Samarinda, Global-Satu – Pinjaman online (pinjol) dan layanan paylater semakin mengundang kekhawatiran di tengah tekanan ekonomi yang sedang dialami masyarakat. Ekonom Universitas Mulawarman, Purwadi, menganggap kedua layanan tersebut sebagai bentuk rentenir modern yang memanfaatkan kesulitan masyarakat, khususnya dengan suku bunga tinggi yang mencapai 24% per bulan dan bahkan 4% per hari.
Dalam kesempatan lain di depan Otoritas Jasa Keuangan (OJK) Kalimantan Timur, Purwadi menyampaikan pandangan tegasnya.

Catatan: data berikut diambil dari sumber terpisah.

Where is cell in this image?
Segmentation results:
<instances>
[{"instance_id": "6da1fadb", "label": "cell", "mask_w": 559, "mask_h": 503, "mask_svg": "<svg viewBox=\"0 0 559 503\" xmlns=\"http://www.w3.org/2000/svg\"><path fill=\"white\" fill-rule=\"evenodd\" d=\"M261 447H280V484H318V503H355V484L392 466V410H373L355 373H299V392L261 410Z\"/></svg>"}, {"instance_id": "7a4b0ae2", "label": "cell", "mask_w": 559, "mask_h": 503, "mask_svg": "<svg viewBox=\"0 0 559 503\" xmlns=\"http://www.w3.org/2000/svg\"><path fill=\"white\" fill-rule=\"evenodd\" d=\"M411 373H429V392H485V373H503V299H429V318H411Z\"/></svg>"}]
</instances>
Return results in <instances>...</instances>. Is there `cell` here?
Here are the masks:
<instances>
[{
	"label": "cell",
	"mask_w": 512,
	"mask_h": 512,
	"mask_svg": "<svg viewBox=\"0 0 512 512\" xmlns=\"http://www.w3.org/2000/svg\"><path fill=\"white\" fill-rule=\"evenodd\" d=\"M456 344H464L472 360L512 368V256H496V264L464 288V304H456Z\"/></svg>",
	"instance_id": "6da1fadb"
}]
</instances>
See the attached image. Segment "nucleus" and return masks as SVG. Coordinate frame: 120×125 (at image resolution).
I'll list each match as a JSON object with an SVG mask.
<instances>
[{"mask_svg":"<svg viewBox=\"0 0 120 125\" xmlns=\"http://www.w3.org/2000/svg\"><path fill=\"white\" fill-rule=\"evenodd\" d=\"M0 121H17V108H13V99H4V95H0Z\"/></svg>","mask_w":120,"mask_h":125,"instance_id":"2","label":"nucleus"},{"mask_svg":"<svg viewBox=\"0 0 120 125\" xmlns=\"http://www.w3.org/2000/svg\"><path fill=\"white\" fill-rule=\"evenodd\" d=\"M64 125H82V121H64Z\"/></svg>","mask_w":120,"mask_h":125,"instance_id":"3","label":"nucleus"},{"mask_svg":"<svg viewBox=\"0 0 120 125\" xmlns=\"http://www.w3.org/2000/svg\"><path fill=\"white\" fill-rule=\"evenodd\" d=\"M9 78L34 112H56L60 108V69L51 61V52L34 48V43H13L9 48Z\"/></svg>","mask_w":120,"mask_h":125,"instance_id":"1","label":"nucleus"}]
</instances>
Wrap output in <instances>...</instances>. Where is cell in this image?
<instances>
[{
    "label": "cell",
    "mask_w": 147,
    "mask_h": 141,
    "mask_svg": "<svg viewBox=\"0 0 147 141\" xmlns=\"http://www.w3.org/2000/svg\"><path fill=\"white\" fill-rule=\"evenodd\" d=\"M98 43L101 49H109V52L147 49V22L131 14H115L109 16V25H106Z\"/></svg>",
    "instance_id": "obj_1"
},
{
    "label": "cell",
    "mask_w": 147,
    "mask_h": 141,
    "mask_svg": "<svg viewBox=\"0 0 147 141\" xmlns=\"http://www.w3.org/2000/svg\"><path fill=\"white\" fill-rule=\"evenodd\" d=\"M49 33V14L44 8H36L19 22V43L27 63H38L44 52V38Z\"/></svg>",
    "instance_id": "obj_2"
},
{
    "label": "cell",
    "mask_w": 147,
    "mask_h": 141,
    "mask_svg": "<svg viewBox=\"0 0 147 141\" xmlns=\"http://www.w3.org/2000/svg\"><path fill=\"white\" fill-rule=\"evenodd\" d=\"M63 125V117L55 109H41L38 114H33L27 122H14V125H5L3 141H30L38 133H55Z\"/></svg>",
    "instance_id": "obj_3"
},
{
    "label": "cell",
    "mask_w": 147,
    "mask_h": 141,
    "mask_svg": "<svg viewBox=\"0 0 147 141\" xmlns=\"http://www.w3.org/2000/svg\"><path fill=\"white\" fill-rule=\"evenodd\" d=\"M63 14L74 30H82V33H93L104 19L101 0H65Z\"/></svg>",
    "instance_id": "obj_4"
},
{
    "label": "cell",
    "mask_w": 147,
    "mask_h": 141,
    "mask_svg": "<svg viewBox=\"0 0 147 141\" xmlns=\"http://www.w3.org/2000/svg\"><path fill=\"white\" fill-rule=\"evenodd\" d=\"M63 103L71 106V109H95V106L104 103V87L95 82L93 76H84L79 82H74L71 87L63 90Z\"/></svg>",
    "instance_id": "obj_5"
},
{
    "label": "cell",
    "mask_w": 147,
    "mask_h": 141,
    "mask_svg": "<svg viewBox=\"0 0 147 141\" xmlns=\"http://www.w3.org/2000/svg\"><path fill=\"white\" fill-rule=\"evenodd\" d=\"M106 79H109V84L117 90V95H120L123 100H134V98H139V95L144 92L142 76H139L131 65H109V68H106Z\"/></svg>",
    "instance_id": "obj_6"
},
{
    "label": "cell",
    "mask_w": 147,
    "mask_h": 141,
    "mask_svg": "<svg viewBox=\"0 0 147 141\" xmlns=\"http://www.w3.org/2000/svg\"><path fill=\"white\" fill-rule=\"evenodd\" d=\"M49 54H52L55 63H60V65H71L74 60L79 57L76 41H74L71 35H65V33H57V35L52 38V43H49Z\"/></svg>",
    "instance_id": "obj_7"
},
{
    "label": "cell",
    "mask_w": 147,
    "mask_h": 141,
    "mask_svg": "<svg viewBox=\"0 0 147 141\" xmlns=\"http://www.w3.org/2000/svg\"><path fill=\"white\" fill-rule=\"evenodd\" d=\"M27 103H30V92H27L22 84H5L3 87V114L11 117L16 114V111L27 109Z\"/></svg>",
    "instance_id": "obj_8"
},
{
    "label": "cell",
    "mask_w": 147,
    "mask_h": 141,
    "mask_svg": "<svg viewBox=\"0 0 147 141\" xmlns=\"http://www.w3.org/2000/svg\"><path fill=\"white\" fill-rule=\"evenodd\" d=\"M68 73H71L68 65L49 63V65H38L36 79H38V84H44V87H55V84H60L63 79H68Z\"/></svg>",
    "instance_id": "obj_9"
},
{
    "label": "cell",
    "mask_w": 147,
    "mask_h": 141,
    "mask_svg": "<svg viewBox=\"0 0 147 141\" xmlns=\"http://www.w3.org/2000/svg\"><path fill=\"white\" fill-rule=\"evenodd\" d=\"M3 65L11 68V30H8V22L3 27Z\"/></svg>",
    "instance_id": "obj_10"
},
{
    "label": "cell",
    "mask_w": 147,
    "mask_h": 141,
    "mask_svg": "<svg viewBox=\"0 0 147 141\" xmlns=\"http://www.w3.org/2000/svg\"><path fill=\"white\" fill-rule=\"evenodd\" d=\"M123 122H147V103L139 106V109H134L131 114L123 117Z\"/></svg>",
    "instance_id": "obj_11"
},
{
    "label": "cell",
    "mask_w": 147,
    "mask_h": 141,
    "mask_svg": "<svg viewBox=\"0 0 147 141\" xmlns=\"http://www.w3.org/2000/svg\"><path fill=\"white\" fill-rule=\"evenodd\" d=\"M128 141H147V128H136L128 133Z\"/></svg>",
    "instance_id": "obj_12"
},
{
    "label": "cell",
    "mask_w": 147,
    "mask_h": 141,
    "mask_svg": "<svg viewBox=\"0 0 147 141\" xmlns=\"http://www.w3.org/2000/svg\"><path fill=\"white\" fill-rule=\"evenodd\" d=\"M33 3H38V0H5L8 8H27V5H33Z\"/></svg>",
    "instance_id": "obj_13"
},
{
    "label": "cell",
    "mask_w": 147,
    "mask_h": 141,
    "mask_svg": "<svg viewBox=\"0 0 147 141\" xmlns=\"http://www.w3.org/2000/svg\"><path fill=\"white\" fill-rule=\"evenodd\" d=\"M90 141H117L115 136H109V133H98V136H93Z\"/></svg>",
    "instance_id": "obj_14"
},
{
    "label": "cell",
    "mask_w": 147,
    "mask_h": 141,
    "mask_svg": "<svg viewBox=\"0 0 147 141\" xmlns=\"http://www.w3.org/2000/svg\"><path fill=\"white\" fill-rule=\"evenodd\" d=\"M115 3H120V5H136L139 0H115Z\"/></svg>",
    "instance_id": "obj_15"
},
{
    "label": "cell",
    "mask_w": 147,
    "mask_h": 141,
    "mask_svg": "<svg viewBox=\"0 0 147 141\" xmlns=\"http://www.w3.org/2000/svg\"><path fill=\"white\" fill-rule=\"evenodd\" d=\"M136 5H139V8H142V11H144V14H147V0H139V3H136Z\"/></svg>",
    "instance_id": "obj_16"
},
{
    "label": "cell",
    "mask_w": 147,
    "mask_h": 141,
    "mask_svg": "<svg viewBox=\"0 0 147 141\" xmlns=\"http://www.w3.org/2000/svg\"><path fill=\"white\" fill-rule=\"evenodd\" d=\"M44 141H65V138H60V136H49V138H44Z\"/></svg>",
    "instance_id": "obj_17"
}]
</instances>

“Jika sudah sampai meresahkan masyarakat, lebih baik bubarkan saja pinjol dan paylater,” ujar Purwadi.
Ia menegaskan bahwa dampak pinjaman online sangat berbahaya, dengan kasus-kasus tragis yang terus bermunculan.
“Beberapa bulan lalu, bahkan tahun lalu, banyak korban jatuh. Dalam dua minggu saja, beberapa orang meninggal karena terjerat pinjol,” jelasnya.
Data OJK menunjukkan betapa seriusnya ancaman ini. Selama periode Februari hingga Maret 2024, OJK mendeteksi 537 entitas pinjol ilegal. Ini memperkuat seruan Purwadi untuk tindakan tegas terhadap praktik yang merugikan masyarakat tersebut.
Dampak sosial dari pinjol semakin nyata dengan lonjakan kasus bunuh diri yang diduga terkait utang pinjaman online. Di Daerah Istimewa Yogyakarta (DIY), pada tahun 2024 tercatat 52 kasus bunuh diri, dengan Kabupaten Sleman menjadi wilayah dengan angka tertinggi. Dari keseluruhan kasus, sebagian diduga disebabkan oleh jeratan utang pinjol, melibatkan korban berusia antara 20 hingga 60 tahun.
Angka ini melanjutkan tren mengkhawatirkan dari tahun sebelumnya. Pada 2023, terdapat 25 orang yang bunuh diri akibat terlilit utang pinjol.
Purwadi menekankan bahwa masalah ini harus segera diatasi, bukan hanya dengan regulasi ketat tetapi juga dengan langkah pencegahan yang lebih proaktif dari pihak-pihak terkait.
Selain pinjol, layanan paylater juga perlu mendapat perhatian. Purwadi menyebut bahwa paylater, yang awalnya dirancang untuk mempermudah transaksi kebutuhan pokok, kini banyak disalahgunakan oleh generasi muda untuk gaya hidup hedon, khususnya dalam belanja produk fashion.
Data dari OJK mencatat utang paylater masyarakat Indonesia per Agustus 2024 telah mencapai Rp26,37 triliun, dengan piutang paylater yang naik tajam sebesar 89,20% secara tahunan menjadi Rp7,99 triliun.
Purwadi mengkritik bahwa upaya pengawasan terhadap pinjol dan paylater oleh OJK masih belum memadai.
“Layanan ini sebenarnya bisa membantu jika dikelola dengan benar. Namun, tanpa pengawasan yang ketat, ini justru menjadi ancaman nyata bagi kesejahteraan masyarakat,” pungkasnya.